# I’m Making A Welding Cart



## Janderso (Sep 24, 2018)

I figured I could put my Miller Diversion 185, Millermatic 211 and the Hypertherm Powermax 30 on one cart to save floor space.
Two gases are involved so they will be side by side. I think I will add a 110V outlet to the cart also. Looking for an extension cord to run the 4 1/2” grinder won’t be necessary.
	

		
			
		

		
	




Top shelf still to come. It’s not at “Tony’s” level but it is sturdy and functional.
It’s coming along.


----------



## Bob Korves (Sep 24, 2018)

Looks good to me!  Way better than my welding...


----------



## rwm (Sep 24, 2018)

Slick


----------



## dlane (Sep 24, 2018)

For me when I build somthing there’s always a “coulda, shoulda, woulda “ moment after it’s built.


----------



## Ken from ontario (Sep 24, 2018)

deleted


----------



## RobertHaas (Sep 24, 2018)

My mig and plasma cutter ride around on a cart I designed and built a few years ago. It has a nice heavy duty shelf on one side, a built in water separator and regulator for the plasma cutter and a clever clamp I bent on a ring roller to hold the bottle. The lower shelf holds the spool gun and a few misc. tools

I like having the Mig up top nice and high off the floor, easy for me to work on.


----------



## GL (Sep 24, 2018)

*-*-*

# Short exercise:
Carry on the welding cart forum thread from the point where it stops.

# Rows from a dataset:
*-*-*

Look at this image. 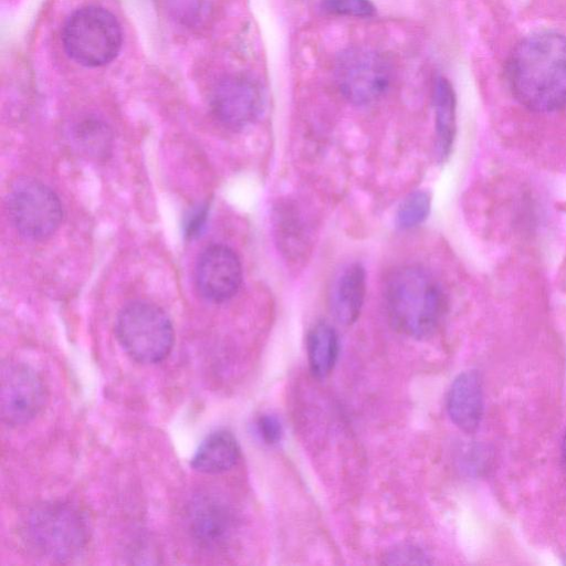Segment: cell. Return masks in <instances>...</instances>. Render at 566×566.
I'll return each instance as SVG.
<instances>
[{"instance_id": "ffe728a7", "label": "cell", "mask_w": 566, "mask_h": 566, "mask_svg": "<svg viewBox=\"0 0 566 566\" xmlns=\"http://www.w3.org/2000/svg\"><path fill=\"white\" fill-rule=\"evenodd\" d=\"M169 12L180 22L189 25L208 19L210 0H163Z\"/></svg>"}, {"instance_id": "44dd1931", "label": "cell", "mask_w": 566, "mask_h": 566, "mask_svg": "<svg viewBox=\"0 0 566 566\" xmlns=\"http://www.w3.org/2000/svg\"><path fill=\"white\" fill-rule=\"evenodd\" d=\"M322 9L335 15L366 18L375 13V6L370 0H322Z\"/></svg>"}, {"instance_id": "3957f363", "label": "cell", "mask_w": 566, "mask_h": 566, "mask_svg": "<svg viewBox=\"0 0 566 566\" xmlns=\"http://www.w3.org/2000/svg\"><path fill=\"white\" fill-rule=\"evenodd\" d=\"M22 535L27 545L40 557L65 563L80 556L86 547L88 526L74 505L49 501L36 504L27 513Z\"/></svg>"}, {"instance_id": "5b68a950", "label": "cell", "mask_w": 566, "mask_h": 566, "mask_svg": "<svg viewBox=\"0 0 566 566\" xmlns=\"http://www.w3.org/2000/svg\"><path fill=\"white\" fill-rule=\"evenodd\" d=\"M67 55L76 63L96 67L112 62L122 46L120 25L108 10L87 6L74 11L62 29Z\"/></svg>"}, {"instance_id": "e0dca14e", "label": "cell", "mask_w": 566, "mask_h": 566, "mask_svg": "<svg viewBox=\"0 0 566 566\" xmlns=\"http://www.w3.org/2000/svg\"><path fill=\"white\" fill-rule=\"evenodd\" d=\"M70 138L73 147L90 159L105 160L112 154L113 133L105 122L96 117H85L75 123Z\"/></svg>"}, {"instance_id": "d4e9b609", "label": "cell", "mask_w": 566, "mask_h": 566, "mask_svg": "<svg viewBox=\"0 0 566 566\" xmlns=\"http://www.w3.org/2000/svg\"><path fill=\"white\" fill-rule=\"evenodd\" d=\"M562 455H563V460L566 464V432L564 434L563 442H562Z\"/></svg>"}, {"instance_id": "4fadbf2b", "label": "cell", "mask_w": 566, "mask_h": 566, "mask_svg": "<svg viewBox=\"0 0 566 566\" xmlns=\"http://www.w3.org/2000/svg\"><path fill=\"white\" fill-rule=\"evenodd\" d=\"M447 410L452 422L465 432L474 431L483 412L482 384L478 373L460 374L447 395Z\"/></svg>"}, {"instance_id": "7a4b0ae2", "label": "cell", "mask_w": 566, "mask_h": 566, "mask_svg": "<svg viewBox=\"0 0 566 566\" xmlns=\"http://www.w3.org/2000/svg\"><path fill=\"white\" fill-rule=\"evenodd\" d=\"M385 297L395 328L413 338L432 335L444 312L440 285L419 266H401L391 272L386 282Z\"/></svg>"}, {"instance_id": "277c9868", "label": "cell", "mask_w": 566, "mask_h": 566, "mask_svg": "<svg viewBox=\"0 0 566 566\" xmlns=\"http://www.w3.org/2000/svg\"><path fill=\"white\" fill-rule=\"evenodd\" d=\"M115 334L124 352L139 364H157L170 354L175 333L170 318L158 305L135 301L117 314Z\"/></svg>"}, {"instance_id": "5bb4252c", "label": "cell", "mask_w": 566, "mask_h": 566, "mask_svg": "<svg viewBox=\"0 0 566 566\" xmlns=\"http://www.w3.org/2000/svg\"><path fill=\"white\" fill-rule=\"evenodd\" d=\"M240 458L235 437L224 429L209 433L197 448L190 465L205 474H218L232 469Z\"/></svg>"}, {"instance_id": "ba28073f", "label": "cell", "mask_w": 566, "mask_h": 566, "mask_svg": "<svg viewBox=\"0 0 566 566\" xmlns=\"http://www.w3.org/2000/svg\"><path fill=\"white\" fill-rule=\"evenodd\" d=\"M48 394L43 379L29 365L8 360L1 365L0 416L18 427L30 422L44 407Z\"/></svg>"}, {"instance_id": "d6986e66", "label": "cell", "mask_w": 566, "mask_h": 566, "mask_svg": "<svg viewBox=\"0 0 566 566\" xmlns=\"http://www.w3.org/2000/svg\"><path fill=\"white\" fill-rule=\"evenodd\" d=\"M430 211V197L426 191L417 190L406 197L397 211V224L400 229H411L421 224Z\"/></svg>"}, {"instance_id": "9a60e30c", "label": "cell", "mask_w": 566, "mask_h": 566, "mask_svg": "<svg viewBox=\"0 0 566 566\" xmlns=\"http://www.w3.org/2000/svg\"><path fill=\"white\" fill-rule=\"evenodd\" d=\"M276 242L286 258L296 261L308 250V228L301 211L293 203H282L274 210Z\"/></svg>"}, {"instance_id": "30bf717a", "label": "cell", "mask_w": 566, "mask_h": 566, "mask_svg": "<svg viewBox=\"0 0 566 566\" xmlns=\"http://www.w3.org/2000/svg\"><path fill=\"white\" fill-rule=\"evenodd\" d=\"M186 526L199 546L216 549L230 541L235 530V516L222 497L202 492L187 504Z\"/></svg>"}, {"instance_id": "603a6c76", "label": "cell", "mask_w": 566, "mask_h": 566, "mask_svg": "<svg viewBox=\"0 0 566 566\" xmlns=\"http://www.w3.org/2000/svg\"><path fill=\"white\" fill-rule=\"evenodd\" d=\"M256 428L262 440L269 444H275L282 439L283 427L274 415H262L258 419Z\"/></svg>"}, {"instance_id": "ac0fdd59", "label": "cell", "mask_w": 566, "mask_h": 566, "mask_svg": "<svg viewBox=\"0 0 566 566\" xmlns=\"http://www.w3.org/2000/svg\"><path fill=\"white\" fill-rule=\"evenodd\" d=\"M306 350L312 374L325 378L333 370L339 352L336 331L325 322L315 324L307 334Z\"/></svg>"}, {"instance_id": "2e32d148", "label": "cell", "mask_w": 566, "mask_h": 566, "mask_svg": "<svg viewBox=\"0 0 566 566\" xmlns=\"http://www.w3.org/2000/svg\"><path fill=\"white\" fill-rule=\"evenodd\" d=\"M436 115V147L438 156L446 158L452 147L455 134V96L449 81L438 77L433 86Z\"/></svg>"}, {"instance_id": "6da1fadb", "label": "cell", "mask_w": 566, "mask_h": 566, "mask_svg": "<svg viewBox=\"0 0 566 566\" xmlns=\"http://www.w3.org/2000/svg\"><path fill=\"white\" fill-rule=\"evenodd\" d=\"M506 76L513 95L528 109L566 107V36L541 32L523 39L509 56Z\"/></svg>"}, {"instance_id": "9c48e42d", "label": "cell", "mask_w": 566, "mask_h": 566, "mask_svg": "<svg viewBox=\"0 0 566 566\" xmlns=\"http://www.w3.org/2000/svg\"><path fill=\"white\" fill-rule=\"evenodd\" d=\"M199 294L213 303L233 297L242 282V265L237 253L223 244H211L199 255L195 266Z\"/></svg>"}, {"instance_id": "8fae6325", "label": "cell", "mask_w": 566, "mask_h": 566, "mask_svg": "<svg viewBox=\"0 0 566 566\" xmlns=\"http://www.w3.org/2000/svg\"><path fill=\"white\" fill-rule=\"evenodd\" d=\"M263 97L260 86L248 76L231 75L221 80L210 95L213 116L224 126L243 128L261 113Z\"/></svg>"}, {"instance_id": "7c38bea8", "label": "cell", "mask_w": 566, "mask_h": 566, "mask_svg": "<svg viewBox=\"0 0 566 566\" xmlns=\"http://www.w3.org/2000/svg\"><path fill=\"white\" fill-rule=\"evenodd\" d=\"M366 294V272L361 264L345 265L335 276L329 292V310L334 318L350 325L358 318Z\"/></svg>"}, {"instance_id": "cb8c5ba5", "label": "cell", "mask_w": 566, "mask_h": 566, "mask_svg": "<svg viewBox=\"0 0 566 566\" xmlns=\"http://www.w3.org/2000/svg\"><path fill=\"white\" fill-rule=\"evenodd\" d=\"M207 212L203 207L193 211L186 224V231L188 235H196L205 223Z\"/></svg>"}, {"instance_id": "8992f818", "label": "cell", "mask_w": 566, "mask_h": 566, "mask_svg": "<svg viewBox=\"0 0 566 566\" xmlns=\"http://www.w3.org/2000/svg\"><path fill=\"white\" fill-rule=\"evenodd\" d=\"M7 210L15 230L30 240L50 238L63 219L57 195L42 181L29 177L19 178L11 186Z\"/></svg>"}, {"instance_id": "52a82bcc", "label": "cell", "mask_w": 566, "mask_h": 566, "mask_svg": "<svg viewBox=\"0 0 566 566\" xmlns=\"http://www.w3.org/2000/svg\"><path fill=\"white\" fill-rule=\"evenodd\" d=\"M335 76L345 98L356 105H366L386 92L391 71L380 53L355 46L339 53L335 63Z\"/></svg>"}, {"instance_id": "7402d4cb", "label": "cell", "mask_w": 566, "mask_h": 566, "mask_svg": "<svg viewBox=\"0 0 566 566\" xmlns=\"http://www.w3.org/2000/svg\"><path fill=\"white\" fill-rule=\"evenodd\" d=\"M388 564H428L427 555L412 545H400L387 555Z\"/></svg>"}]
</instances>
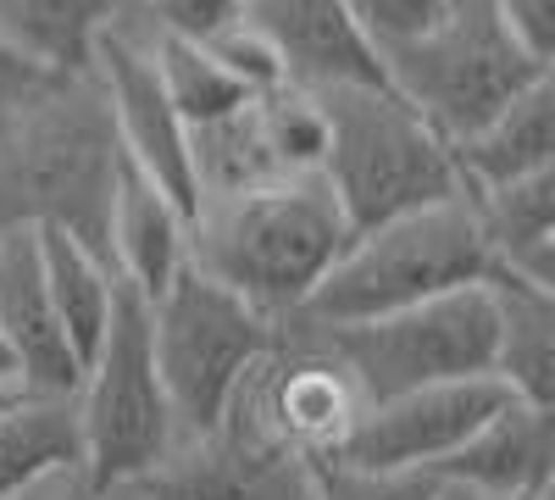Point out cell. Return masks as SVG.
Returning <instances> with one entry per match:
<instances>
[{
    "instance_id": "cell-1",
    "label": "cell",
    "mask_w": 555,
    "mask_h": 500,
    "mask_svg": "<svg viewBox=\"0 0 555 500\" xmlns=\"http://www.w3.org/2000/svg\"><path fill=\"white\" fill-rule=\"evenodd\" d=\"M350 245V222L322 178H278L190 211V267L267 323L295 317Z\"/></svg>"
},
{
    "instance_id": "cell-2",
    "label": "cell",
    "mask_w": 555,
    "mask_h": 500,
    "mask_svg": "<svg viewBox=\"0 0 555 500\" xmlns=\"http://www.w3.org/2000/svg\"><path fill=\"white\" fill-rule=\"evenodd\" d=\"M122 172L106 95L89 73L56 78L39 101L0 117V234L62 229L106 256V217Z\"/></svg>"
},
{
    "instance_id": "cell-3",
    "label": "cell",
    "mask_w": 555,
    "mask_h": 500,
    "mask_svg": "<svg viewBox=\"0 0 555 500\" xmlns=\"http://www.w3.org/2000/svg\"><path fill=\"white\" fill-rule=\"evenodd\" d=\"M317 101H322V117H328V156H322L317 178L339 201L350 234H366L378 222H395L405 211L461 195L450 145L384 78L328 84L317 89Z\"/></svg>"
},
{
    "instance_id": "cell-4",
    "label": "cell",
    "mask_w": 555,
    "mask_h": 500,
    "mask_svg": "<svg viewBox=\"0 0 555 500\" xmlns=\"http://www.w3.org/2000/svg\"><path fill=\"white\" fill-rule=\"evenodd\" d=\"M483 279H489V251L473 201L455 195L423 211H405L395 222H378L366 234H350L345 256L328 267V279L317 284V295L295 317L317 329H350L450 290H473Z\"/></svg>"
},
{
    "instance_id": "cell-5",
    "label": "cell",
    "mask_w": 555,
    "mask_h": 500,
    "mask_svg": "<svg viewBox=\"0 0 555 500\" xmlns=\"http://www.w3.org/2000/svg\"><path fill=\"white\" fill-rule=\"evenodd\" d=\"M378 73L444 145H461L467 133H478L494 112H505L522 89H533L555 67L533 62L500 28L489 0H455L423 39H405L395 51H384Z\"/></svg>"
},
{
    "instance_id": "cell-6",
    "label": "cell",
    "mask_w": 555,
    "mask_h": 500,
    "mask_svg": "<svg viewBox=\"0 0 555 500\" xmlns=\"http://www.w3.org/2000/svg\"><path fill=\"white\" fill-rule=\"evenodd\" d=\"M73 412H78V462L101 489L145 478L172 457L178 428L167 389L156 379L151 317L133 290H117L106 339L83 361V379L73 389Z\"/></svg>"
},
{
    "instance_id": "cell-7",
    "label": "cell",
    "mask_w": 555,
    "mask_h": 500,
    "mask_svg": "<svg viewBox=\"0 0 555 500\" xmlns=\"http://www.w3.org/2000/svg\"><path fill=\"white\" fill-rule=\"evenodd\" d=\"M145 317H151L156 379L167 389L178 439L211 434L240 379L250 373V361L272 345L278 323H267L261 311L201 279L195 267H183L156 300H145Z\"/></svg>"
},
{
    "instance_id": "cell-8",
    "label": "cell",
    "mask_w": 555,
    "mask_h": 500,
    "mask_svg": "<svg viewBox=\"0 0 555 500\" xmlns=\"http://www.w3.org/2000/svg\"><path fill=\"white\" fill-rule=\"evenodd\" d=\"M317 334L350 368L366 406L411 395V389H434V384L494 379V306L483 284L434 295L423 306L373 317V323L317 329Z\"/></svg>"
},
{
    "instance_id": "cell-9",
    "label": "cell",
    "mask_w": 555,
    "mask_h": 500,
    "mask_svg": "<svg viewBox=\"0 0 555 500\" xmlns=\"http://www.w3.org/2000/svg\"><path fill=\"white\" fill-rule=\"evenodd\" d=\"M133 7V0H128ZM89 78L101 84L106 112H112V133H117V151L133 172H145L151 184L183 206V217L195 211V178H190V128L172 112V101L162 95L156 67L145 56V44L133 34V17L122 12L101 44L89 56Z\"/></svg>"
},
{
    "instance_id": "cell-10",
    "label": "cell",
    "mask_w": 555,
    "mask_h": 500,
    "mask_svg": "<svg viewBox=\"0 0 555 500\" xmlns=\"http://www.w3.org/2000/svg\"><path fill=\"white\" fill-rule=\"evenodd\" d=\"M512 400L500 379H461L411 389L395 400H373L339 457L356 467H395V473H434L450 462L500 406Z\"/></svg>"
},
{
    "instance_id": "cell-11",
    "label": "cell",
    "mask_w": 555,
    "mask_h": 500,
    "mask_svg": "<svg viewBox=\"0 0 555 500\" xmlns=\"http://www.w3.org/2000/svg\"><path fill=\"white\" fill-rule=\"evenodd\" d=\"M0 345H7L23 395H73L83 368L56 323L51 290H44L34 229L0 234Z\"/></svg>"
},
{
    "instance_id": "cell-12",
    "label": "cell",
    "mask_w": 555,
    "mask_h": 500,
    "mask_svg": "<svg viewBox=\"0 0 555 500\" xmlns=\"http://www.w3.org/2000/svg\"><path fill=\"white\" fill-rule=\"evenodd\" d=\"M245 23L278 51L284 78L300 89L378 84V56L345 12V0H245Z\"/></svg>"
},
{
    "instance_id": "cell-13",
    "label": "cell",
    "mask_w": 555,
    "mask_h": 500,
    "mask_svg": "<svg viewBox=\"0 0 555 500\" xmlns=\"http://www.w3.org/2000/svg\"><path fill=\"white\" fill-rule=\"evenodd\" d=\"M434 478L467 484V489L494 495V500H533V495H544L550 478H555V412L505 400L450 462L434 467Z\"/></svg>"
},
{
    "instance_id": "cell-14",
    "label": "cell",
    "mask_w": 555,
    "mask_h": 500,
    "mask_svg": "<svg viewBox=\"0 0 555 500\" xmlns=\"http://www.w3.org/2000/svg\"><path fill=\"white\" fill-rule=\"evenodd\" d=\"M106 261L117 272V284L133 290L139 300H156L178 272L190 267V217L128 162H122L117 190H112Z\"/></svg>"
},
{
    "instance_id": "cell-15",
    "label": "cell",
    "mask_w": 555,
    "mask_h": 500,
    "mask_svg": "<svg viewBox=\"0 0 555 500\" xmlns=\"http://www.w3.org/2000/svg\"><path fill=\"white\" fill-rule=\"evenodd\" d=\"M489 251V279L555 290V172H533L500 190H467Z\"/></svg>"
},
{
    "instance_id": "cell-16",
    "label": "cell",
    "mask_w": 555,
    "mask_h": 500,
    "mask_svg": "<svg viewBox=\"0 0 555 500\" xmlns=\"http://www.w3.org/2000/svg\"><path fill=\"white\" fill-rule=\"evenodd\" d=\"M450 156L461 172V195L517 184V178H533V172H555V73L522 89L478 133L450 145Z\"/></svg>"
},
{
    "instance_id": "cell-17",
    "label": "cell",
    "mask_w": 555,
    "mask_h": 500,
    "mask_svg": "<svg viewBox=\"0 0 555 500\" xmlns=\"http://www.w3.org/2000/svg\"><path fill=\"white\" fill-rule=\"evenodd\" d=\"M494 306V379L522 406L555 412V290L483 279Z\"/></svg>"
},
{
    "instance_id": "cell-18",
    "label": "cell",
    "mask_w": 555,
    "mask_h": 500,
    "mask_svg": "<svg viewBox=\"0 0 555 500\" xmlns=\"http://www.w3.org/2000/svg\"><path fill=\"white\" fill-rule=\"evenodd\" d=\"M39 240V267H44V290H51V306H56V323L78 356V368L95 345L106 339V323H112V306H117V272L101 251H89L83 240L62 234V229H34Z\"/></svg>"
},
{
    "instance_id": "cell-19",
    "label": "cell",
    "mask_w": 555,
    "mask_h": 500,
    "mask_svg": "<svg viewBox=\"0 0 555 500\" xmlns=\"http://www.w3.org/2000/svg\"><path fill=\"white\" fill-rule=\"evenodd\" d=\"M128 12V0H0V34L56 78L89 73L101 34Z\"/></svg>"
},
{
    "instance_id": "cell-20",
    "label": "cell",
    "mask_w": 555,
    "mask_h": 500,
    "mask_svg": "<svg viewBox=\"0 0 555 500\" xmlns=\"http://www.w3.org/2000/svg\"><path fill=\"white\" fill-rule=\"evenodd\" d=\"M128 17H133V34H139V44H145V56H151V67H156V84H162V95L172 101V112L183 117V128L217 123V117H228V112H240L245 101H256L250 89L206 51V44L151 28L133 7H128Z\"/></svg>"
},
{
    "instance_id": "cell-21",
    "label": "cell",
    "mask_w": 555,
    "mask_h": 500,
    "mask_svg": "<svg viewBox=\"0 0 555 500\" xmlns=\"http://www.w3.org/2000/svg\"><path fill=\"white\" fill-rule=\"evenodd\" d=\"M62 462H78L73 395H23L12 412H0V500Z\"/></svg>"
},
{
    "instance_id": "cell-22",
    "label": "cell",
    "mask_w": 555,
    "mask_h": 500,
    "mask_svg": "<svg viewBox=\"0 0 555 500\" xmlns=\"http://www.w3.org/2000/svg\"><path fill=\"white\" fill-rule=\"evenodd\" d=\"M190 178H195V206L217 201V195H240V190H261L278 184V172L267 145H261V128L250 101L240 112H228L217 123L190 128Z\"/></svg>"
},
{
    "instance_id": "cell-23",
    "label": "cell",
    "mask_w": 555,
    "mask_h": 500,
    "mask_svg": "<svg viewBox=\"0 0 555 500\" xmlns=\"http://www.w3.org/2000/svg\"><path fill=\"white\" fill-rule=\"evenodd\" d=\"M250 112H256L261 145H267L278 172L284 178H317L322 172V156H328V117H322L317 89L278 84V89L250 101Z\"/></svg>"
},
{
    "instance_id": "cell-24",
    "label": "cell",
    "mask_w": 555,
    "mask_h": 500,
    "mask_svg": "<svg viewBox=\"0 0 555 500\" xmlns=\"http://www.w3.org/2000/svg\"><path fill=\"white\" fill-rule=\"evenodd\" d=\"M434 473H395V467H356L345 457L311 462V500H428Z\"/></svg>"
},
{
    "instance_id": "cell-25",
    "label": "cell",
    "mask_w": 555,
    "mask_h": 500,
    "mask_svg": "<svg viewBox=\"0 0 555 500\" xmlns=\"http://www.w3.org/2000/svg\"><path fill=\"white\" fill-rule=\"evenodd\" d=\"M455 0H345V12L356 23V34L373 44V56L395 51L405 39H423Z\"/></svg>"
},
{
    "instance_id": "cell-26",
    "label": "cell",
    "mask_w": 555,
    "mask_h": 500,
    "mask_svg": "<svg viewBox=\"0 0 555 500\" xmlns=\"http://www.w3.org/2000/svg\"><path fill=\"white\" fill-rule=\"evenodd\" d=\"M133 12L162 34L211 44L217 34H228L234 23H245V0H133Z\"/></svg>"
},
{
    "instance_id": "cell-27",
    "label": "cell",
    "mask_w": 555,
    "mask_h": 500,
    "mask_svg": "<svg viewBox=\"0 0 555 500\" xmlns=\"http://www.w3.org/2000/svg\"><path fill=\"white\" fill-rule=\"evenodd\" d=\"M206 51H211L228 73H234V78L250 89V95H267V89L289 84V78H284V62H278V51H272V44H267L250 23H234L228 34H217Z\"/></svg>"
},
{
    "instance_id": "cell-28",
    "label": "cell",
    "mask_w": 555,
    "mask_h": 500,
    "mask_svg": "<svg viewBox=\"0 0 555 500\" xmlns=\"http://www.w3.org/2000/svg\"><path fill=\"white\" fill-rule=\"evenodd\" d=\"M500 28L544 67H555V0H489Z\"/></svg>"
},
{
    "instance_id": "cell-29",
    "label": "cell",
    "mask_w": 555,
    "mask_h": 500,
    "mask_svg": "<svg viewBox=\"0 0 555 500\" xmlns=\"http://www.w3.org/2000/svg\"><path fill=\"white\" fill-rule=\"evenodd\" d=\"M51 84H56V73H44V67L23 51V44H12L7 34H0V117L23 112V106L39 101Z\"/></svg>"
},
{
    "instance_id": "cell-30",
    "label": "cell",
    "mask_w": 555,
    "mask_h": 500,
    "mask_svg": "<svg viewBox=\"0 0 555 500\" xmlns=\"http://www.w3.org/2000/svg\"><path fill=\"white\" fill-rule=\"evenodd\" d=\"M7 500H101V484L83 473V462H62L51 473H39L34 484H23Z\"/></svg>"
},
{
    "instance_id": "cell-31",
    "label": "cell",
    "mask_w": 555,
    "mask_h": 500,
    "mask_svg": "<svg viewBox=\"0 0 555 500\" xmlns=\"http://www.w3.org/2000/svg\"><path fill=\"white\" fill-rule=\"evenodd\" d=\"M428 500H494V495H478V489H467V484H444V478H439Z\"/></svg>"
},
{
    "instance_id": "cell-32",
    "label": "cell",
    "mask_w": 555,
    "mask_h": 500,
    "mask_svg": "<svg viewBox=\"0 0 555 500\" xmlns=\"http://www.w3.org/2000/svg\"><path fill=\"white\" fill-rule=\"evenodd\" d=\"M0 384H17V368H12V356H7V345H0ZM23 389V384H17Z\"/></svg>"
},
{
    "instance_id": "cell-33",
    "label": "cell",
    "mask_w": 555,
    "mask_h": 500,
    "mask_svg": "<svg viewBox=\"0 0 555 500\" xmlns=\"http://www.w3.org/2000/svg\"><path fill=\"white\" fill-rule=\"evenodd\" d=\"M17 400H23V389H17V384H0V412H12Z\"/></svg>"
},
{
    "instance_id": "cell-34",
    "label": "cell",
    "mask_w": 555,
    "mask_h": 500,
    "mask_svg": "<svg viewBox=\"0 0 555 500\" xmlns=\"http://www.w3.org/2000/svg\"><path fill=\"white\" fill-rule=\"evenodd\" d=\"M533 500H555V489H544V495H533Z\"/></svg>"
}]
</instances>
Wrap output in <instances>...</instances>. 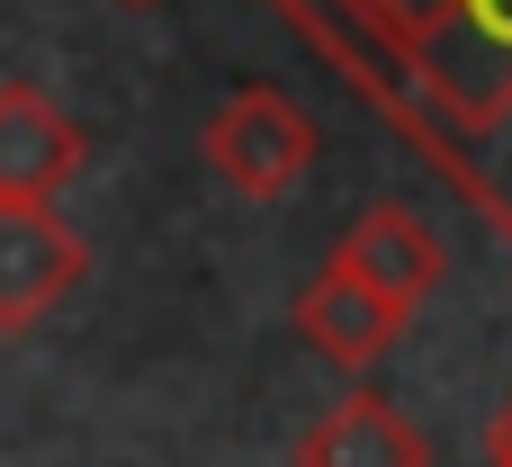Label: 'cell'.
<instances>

*-*-*

# Task result:
Very nice work.  Good design, everything accessible. One thing I learned on building the cart for my TIG machine, old Dialarc  (big and heavy, like use engine hoist heavy) was not to scrimp on the caster rating.  It sits in one spot for a long time and the wheels will flat spot.  Thought I got enough rating, maybe not.  Yours looks roll around ready, so may move often enough to not be an issue.


----------



## Janderso (Sep 25, 2018)

Dang, I was just talking about the castors. They are a hard rubber with a 250# rating each. I am a bit concerned about them now.
I like the way you angled the shelves.
I have one more shelf to ad for the plasma cutter. I have to fight my tendency to rush the job. When I find I am feeling rushed I stop and step away. Wait for tomorrow to move forward. I am glad I stopped last night. I have a new idea today.
Thanks.


----------



## Janderso (Oct 1, 2018)

I finished the cart.


----------



## Janderso (Oct 1, 2018)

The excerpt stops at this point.